UZBEKISTAN: Spies and videotape
As well as overtly cracking down on religious activity the authorities do not like, Uzbekistan's National Security Service (NSS) secret police has stepped up its covert surveillance of religious communities in recent years. Members of a variety of religious communities have told Forum 18 News Service of hidden microphones in places of worship, the presence of NSS agents during worship and the recruitment of spies within communities. NSS agents "have a vehicle with tinted windows, and ten minutes before the end of the service they wind down the window enough to allow them to film everyone leaving," one Christian reported. "The NSS especially tries to recruit among the leaders, trying to find out how what's going on within each community, who is going where, how much money each gets, where the community gets its money from," another source told Forum 18. "As in Soviet times the secret police want to know," a third source told Forum 18, "not just to smash religious communities but simply to know." NSS press spokesperson Olimjan Turakulov refused to tell Forum 18 why the NSS spies on religious communities.
While in the past, the officers assigned to this Protestant's church merely sat and observed, now they walk around during services. "They want to frighten people, to let them know they are being watched," the Protestant explained. "We don't touch them or intervene."
Leaders of a Christian Church which the government regards as traditional echoed this, reporting that in each parish the authorities have people to "help them".
As in the Soviet period, Uzbekistan's National Security Service (NSS) secret police is overtly involved in enforcing the country's repressive controls on all religious activity and cracking down on religious activity the authorities do not like. Religious believers have identified the NSS Department to Fight Terrorism as the main branch controlling religious activity within the secret police.
NSS officers frequently take part in raids on religious communities, and arrest, detain and question members of these communities. In a typical case, Pentecostal pastor Dmitry Shestakov – who is now serving a four-year labour camp sentence to punish him for his activity with his congregation – was arrested by the NSS after frequent NSS visits to his and to an associated congregation in his home town of Andijan [Andijon] in the Fergana [Farghona] Valley of eastern Uzbekistan (see F18News 12 June 2007 http://www.forum18.org/Archive.php?article_id=973).

★ ★ ★ ★ ★

■ LIST OF TASKS ■
(1) Please revise the Uzbekistan article, starting with "Leaders of a" and going on through "the secret police.", and replace "parish" with "congregation".
(2) According to the Uzbekistan article, which part of the secret police do religious believers see as the main branch controlling religious activity?
Draw only on the Uzbekistan article for what you're asked to do.

■ DATA EXCERPT ■
★ ★ ★ ★ ★

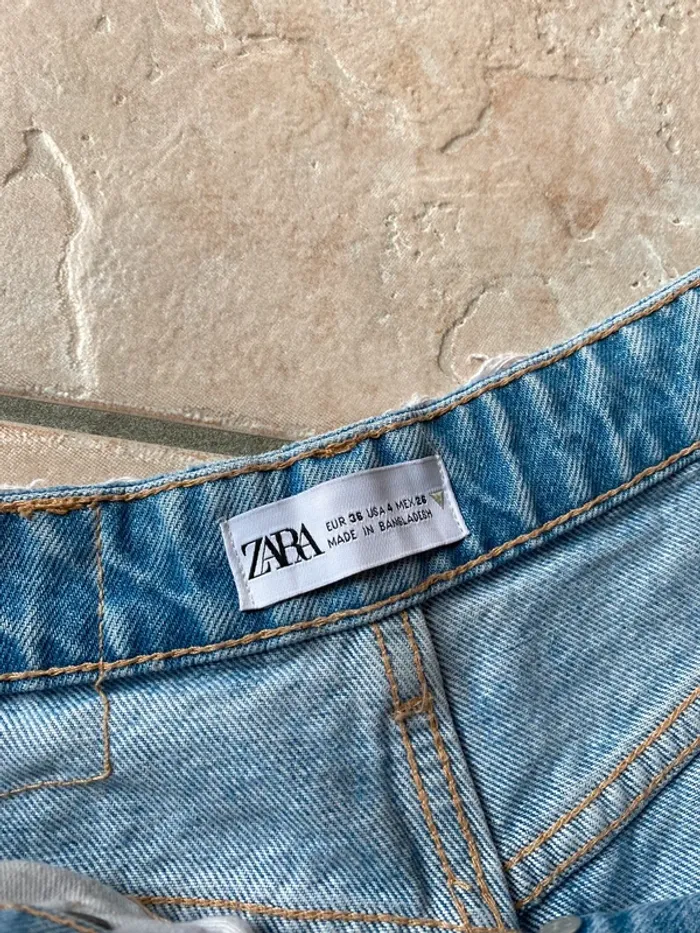 jean mom bleu clair taille haute zara taille 36 neuf - photo numéro 3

★ ★ ★ ★ ★

■ ANSWERS PROVIDED ■
(1)
Leaders of a Christian Church which the government regards as traditional echoed this, reporting that in each congregation the authorities have people to "help them".
As in the Soviet period, Uzbekistan's National Security Service (NSS) secret police is overtly involved in enforcing the country's repressive controls on all religious activity and cracking down on religious activity the authorities do not like. Religious believers have identified the NSS Department to Fight Terrorism as the main branch controlling religious activity within the secret police.

(2) The NSS Department to Fight Terrorism.